It is exceedingly unlikely that the outcome of this thread is that someone will take it upon themselves to put a fast btree implementation on CPAN which meets all your requirements.
Seriously! I mean you'd need someone with XS expertise who also happens to know about Red/Black trees, and who reads this forum. And unless you're paying them it would need to be a weird masochist who actually enjoys XS, or maybe someone who finds systems-level work cathartic after a long multi-week stretch of web-app tedium. Or maybe if they just really love the Red/Black algorithm and had their own Red/Black implementation in C that they've been porting from project to project since college. Maybe if they had finished a big refactor of the code a few months ago but hadn't gotten to use it in a project yet, that could be enough motivation.
Congratulations, the stars aligned.
Here's your module. Tree-RB-XS-0.00_01.tar.gz
(not visible on metacpan.org yet)
You get the distinct privilege of reporting the first bugs in a recently-refactored pointer-math-heavy C library wrapped with some creative new XS ideas.

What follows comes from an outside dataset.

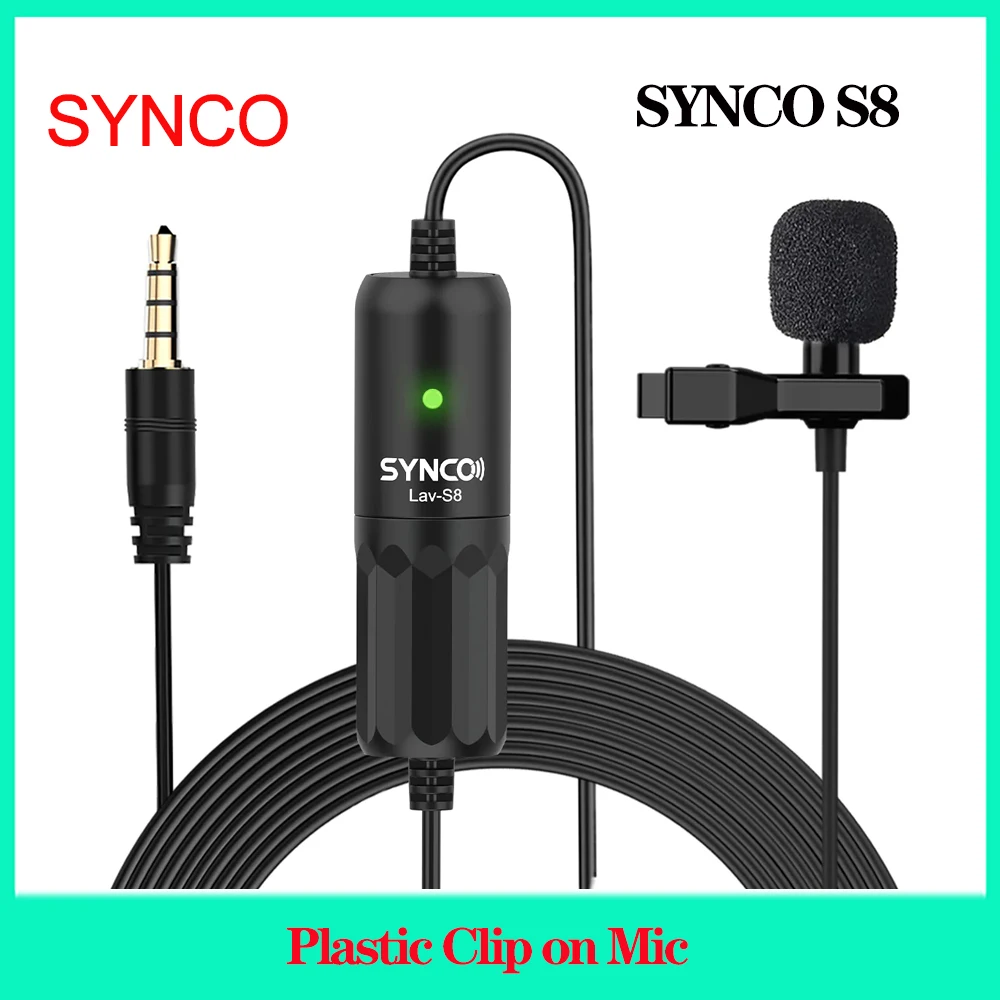 Искусственный Профессиональный петличный микрофон SYNCO с пластиковым зажимом, микрофон для домашней студии, микрофон для ПК, микрофоны для видеосъемки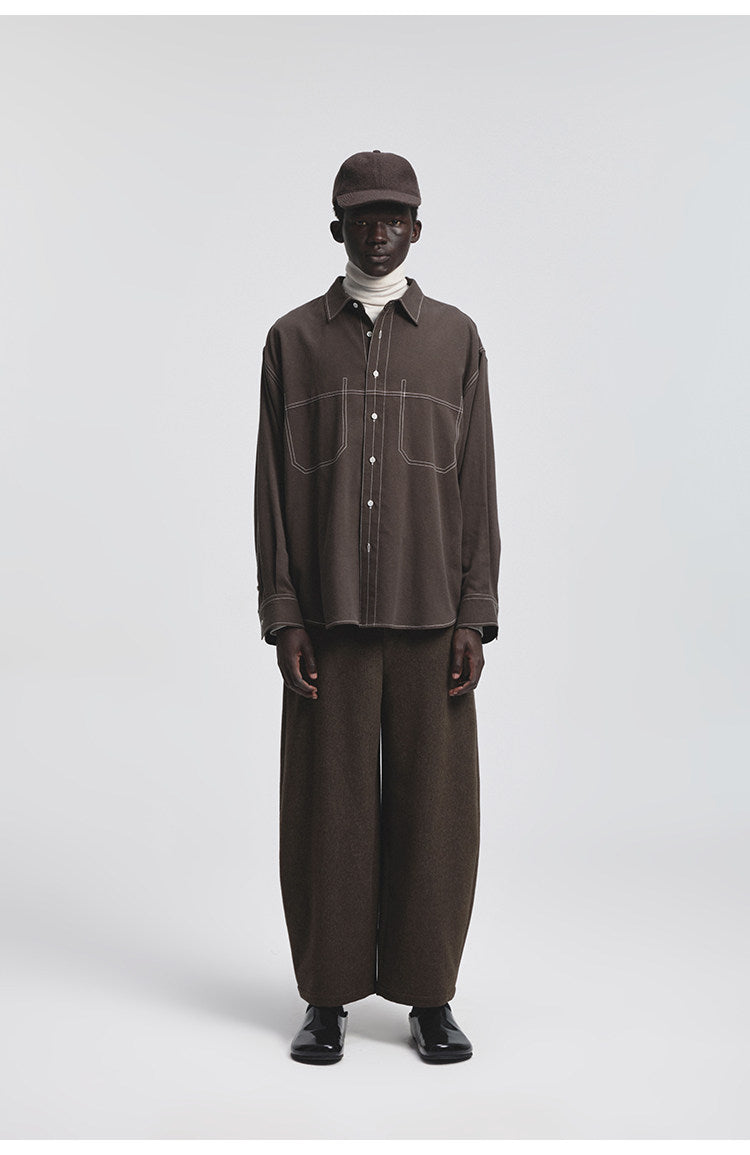 Stitch-Decorated Casual Shirt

Update: I added a new KEY_TYPE_BSTR that copies the keys from Perl into plain buffers, and uses memcmp on them. It's a good percentage faster at the expense of incorrect unicode sorting. It's useful if your strings are ASCII.
Update: I finished off most of the Tree::RB API, polished up the documentation, and gave it an official release. It also now has custom XS compare functions to choose from, such as CMP_NUMSPLIT, which can handle the fairly common scenario of a mixture of numbers and strings in the key.